* [Article]
Skip to main content

Python HTTP benchmarking tool with extended statistics, inspired by wrk and Apache ab

Project description

pywrkr

A Python HTTP benchmarking tool inspired by wrk and Apache ab, with extended statistics and virtual user simulation.

Features

  • Five benchmarking modes:
    • Duration mode (-d): wrk-style, run for N seconds
    • Request-count mode (-n): ab-style, send exactly N requests
    • User simulation mode (-u): simulate virtual users with ramp-up and think time
    • Rate limiting mode (--rate): send requests at a controlled, constant rate (with optional ramp)
    • Autofind mode (--autofind): automatically ramp load to find maximum sustainable capacity
  • Detailed latency statistics: min/max/mean/median/stdev, percentiles (p50-p99.99), histogram, and ab-style "percentage served within" table
  • Throughput timeline: requests/sec over time in ASCII bar chart
  • Multiple output formats: terminal, CSV (-e), JSON (--json), HTML (-w)
  • HTTP features: keep-alive toggle, Basic auth (-A), cookies (-C), custom headers (-H), POST body (-b/-p), content-length verification (-l)
  • Cache-busting (-R): append a unique random query parameter to each request URL
  • Graceful shutdown: handles SIGINT/SIGTERM cleanly
  • Live progress display with requests/sec, error count, and active user count
  • SLO-aware thresholds (--threshold): pass/fail criteria like p95 < 300ms, error_rate < 1% with non-zero exit code on breach — CI-ready
  • Native observability export: OpenTelemetry (--otel-endpoint) and Prometheus remote write (--prom-remote-write)

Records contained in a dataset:
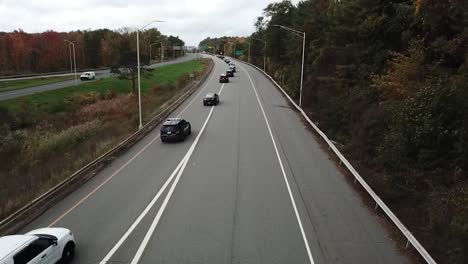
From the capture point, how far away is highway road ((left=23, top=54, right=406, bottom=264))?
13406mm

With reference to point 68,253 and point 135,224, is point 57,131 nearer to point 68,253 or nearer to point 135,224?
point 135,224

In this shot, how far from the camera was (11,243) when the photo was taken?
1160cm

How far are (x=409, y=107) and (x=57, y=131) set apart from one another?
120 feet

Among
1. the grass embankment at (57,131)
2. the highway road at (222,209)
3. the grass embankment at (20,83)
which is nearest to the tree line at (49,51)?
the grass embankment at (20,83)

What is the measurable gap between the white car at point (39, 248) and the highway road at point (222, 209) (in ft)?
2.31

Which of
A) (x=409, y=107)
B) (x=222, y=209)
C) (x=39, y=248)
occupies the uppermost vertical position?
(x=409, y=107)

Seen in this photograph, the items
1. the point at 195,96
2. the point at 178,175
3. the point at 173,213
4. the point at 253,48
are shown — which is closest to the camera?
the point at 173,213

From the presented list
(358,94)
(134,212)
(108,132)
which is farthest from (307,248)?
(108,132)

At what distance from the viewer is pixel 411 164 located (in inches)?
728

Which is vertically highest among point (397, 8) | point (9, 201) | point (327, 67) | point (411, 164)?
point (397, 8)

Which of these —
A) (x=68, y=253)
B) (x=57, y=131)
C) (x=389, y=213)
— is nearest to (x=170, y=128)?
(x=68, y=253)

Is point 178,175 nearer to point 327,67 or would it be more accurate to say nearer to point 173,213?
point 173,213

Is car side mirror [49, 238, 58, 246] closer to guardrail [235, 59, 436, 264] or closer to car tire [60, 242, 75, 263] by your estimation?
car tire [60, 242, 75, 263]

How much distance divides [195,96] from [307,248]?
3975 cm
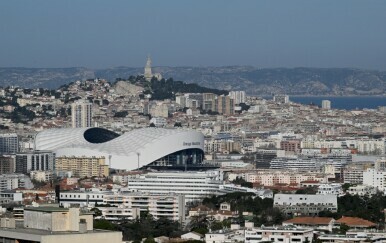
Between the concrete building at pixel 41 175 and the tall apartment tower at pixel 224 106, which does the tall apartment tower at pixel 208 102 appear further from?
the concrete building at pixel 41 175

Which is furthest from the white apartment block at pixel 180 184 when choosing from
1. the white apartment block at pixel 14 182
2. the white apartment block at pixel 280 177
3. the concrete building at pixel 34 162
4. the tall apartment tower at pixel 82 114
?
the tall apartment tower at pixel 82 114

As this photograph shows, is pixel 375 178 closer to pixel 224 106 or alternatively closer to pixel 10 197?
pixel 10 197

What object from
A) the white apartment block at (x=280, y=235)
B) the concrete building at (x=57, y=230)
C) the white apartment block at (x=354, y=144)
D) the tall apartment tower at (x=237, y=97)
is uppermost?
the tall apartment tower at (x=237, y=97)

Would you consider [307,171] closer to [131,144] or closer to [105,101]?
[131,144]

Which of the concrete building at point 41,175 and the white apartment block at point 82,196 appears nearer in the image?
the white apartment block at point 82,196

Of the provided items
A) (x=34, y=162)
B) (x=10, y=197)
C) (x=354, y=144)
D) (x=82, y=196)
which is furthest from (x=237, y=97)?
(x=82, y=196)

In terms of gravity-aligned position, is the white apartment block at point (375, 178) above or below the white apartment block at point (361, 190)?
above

--

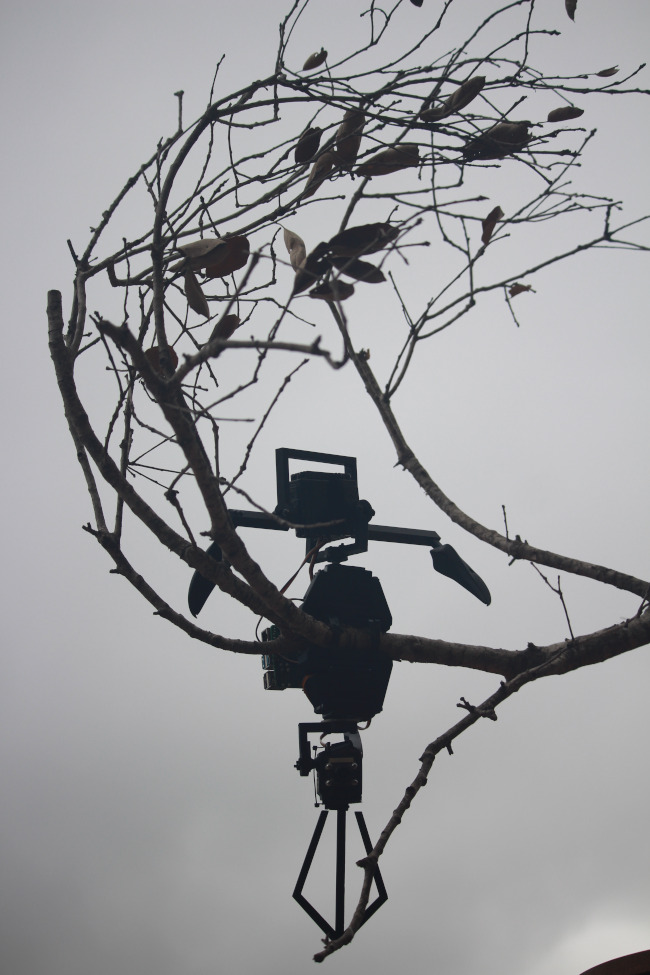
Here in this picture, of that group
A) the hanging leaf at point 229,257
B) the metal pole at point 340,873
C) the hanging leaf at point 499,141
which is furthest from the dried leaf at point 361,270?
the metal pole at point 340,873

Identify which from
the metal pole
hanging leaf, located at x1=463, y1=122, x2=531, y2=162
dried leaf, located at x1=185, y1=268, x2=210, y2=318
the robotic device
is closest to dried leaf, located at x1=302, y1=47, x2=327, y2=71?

* [Job] Can you reproduce the entire pywrkr project page word for word, from its first line to its last?

* [Answer to this exercise]
Skip to main content

Python HTTP benchmarking tool with extended statistics, inspired by wrk and Apache ab

Project description

pywrkr

A Python HTTP benchmarking tool inspired by wrk and Apache ab, with extended statistics and virtual user simulation.

Features

  • Five benchmarking modes:
    • Duration mode (-d): wrk-style, run for N seconds
    • Request-count mode (-n): ab-style, send exactly N requests
    • User simulation mode (-u): simulate virtual users with ramp-up and think time
    • Rate limiting mode (--rate): send requests at a controlled, constant rate (with optional ramp)
    • Autofind mode (--autofind): automatically ramp load to find maximum sustainable capacity
  • Detailed latency statistics: min/max/mean/median/stdev, percentiles (p50-p99.99), histogram, and ab-style "percentage served within" table
  • Throughput timeline: requests/sec over time in ASCII bar chart
  • Multiple output formats: terminal, CSV (-e), JSON (--json), HTML (-w)
  • HTTP features: keep-alive toggle, Basic auth (-A), cookies (-C), custom headers (-H), POST body (-b/-p), content-length verification (-l)
  • Cache-busting (-R): append a unique random query parameter to each request URL
  • Graceful shutdown: handles SIGINT/SIGTERM cleanly
  • Live progress display with requests/sec, error count, and active user count
  • SLO-aware thresholds (--threshold): pass/fail criteria like p95 < 300ms, error_rate < 1% with non-zero exit code on breach — CI-ready
  • Native observability export: OpenTelemetry (--otel-endpoint) and Prometheus remote write (--prom-remote-write)